• _FRAGMENTO SELECCIONADO_
========

Respecto a la actividad económica Aristóteles consideraba que hay una forma natural de enriquecimiento derivada de las actividades tradicionales de pastoreo, pesca, caza y agricultura, estableciendo sus dudas acerca de que sea una actividad natural el trueque, a menos que sea para satisfacer una necesidad. Sin embargo, el uso del dinero como forma de enriquecimiento es considerado “no natural”, criticando especialmente el aumento del dinero mediante el préstamo con interés (la “usura” que también desaprobará el cristianismo posterior, como se ilustra en El mercader de Venecia de Shakespeare; no podemos ni imaginar, por cierto, lo que pensaría Aristóteles de nuestro actual sistema financiero internacional, que tantos quebraderos de cabeza ha producido recientemente…). La propiedad privada, en cambio, es considerada como en cierto modo congénita en el hombre para Aristóteles, por la sencilla razón, no fácilmente apropiable por el liberalismo moderno, de que nadie se va a cuidar de nada que no sea suyo. Igualmente, Aristóteles critica la propiedad comunal de los guerreros en el diseño platónico de la ciudad más perfecta, porque lo que es de todos, incluidos los hijos, no interesa a nadie en particular, y todos piensan que será otro el que se ocupe de ello. Por parecido motivo, un sistema comunista de producción es descartado inmediatamente por Aristóteles con el doble argumento -acertado a mi juicio- de que en una comunidad en la que los que más trabajan reciben lo mismo que el resto no es una comunidad justa, y de que la solidaridad voluntaria entre los hombres desaparece como virtud allí donde el vínculo laboral y la organización del trabajo es impuesta desde arriba.

========

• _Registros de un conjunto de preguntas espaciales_
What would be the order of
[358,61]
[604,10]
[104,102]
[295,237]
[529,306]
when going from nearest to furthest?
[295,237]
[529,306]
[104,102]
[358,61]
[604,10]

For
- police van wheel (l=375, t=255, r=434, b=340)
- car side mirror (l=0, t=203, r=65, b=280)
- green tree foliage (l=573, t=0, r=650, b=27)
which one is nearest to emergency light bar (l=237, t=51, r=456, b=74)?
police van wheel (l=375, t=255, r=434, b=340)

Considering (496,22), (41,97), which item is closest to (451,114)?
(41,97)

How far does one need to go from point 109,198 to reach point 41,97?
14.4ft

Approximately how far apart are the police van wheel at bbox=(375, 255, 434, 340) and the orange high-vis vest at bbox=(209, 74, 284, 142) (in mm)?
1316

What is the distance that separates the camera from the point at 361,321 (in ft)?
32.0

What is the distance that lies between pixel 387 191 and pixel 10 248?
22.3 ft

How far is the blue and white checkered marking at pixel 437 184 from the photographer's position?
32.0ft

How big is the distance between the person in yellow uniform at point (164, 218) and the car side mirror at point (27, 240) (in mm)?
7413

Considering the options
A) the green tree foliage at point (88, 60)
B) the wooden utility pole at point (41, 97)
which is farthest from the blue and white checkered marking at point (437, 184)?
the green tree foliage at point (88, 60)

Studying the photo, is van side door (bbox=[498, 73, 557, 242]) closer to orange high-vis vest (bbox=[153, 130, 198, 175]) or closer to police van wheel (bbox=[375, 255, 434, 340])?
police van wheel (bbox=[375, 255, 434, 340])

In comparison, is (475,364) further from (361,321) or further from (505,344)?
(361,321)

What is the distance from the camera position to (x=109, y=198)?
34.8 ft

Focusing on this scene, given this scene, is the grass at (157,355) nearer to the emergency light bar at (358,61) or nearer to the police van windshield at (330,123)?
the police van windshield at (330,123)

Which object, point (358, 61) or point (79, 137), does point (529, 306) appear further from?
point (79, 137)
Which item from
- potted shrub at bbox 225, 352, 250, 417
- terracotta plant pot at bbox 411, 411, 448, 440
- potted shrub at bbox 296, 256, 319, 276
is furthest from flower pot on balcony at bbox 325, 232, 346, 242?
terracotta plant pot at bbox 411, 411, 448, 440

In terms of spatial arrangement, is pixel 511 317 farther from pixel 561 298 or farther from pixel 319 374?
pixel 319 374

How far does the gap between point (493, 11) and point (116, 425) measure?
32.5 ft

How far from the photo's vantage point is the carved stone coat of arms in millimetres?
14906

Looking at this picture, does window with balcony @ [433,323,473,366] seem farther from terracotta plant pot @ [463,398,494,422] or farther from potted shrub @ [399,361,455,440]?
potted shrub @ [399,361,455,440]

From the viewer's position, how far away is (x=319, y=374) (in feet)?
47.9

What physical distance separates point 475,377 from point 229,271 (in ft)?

========

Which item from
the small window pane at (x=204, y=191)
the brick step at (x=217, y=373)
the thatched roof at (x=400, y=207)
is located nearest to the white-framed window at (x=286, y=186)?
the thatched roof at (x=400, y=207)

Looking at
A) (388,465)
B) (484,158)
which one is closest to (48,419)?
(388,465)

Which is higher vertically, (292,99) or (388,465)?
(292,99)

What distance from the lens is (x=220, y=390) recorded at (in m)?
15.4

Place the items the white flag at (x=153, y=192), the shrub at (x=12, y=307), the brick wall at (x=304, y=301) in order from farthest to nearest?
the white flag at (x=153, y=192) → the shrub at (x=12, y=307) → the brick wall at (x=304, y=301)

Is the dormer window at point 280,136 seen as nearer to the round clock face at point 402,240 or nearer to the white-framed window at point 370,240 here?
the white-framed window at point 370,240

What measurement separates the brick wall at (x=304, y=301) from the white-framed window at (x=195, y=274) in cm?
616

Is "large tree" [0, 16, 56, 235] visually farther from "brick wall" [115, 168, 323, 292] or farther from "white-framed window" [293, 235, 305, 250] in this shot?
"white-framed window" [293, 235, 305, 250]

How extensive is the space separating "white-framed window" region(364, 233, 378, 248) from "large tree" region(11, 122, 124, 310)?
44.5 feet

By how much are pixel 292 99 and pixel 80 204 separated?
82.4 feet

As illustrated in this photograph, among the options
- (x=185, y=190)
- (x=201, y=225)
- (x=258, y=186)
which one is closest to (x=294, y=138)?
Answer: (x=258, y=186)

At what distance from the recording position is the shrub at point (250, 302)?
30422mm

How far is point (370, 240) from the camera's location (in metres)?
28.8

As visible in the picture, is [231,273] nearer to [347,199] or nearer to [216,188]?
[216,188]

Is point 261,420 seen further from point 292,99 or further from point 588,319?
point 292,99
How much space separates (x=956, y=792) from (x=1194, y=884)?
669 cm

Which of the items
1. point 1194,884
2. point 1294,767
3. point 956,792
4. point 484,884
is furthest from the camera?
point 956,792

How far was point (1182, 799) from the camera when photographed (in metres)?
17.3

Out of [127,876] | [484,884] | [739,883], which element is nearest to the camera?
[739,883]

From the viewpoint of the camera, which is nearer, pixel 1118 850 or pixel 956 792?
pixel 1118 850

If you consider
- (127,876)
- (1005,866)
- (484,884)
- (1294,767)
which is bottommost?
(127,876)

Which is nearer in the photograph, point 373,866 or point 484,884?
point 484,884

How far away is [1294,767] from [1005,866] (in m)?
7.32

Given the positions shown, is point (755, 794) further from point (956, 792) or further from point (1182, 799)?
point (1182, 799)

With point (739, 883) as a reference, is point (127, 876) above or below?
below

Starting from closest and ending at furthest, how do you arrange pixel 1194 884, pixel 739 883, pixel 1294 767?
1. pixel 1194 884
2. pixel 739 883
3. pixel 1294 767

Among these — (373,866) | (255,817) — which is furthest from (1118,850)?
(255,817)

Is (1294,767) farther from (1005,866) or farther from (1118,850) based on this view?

========

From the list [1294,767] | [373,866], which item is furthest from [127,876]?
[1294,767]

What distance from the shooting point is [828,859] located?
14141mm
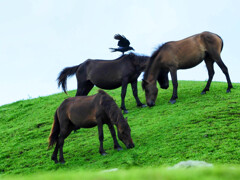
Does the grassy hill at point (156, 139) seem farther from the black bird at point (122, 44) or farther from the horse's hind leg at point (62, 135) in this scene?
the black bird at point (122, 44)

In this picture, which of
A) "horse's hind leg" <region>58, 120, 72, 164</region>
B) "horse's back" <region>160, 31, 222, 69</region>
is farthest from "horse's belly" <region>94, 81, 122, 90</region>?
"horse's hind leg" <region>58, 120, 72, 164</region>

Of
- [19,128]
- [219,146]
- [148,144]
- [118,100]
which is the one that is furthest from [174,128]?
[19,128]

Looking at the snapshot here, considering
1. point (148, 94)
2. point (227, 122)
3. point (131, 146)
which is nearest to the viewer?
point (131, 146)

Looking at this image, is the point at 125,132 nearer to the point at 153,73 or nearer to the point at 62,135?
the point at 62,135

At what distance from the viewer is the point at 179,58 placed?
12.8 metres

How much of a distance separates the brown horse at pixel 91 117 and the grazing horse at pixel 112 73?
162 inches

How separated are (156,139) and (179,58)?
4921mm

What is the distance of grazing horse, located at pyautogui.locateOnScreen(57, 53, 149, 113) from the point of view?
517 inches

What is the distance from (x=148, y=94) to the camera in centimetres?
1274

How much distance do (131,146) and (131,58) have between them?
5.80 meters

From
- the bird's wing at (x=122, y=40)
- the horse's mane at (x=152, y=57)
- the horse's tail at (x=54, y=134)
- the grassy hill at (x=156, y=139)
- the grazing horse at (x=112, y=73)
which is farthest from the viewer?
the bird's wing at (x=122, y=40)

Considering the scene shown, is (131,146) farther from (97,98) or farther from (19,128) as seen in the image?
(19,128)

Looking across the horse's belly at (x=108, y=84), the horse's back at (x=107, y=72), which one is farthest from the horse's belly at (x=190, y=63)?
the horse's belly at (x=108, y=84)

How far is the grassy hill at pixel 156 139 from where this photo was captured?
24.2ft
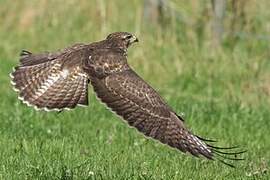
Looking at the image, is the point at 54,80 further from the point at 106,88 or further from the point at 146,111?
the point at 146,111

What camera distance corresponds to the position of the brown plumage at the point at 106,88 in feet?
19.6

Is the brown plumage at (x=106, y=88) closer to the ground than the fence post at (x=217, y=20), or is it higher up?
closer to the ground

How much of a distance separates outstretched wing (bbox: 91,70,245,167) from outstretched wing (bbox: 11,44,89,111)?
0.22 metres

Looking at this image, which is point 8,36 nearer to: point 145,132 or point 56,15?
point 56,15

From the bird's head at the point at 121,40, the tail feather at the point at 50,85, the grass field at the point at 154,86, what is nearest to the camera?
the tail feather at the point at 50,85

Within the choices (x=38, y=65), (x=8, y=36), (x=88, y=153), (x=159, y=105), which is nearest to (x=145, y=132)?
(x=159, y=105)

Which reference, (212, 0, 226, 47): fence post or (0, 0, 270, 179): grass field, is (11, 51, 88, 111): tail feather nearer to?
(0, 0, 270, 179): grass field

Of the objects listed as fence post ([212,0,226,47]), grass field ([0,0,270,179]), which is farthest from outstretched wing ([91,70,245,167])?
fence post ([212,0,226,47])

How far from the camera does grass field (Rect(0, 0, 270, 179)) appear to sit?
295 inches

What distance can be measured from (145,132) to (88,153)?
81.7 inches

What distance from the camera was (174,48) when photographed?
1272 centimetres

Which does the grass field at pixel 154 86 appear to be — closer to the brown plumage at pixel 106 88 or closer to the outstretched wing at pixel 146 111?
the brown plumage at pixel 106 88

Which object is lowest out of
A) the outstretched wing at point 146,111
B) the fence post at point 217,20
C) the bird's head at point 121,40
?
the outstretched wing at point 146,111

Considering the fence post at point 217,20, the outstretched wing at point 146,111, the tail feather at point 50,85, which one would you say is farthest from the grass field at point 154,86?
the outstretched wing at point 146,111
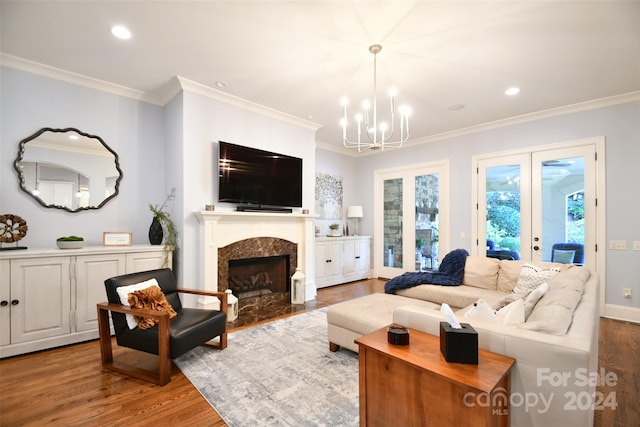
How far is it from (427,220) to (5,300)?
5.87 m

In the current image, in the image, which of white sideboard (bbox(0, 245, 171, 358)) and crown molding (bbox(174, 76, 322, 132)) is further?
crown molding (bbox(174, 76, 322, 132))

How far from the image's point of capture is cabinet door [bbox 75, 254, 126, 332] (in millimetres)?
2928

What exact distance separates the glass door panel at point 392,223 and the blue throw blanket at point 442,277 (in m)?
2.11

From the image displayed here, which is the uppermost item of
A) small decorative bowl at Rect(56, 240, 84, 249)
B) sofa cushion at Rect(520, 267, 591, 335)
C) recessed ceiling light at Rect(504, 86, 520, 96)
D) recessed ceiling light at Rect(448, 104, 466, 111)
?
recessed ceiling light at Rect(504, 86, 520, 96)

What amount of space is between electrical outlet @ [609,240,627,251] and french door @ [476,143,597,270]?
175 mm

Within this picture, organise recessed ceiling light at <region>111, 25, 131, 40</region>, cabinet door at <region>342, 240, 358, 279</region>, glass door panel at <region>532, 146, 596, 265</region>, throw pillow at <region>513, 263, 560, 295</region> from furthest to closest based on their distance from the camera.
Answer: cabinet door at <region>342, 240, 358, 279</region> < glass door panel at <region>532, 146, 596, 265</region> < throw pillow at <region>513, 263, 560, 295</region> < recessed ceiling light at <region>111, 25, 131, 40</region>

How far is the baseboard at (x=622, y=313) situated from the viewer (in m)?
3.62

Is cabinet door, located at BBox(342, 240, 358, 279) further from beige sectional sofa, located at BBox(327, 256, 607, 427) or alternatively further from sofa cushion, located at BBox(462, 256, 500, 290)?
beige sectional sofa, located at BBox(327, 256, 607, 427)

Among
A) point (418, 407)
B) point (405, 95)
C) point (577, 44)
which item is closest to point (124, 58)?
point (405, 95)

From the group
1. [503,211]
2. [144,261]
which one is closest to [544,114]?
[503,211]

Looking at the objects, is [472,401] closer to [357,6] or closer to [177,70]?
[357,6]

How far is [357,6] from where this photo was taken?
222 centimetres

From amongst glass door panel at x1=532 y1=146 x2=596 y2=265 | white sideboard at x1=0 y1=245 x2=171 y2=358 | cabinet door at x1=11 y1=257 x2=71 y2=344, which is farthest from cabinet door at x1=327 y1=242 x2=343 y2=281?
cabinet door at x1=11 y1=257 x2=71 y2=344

========

• _TAREAS PROPUESTAS_
[1] Traduce al inglés esta oración del fragmento sobre Aristóteles y la economía: "Igualmente, Aristóteles critica la propiedad comunal de los guerreros en el diseño platónico de la ciudad más perfecta, porque lo que es de todos, incluidos los hijos, no interesa a nadie en particular, y todos piensan que será otro el que se ocupe de ello."
[2] En los registros, renombra "point" como "spot" sin tocar nada más: empieza en la línea que contiene "How far from the photo's" y termina después de la que contiene "What physical distance". Entrega solo esas líneas.

• _SOLUCIONES_
[1] Likewise, Aristotle criticizes the communal property of the warriors in the Platonic design of the most perfect city, because what belongs to everyone, including the children, is of no interest to anyone in particular, and everyone thinks it will be someone else who takes care of it.

[2]
How far from the photo's vantage spot is the carved stone coat of arms in millimetres?
14906

Looking at this picture, does window with balcony @ [433,323,473,366] seem farther from terracotta plant pot @ [463,398,494,422] or farther from potted shrub @ [399,361,455,440]?
potted shrub @ [399,361,455,440]

From the viewer's position, how far away is (x=319, y=374) (in feet)?
47.9

What physical distance separates spot 475,377 from spot 229,271 (in ft)?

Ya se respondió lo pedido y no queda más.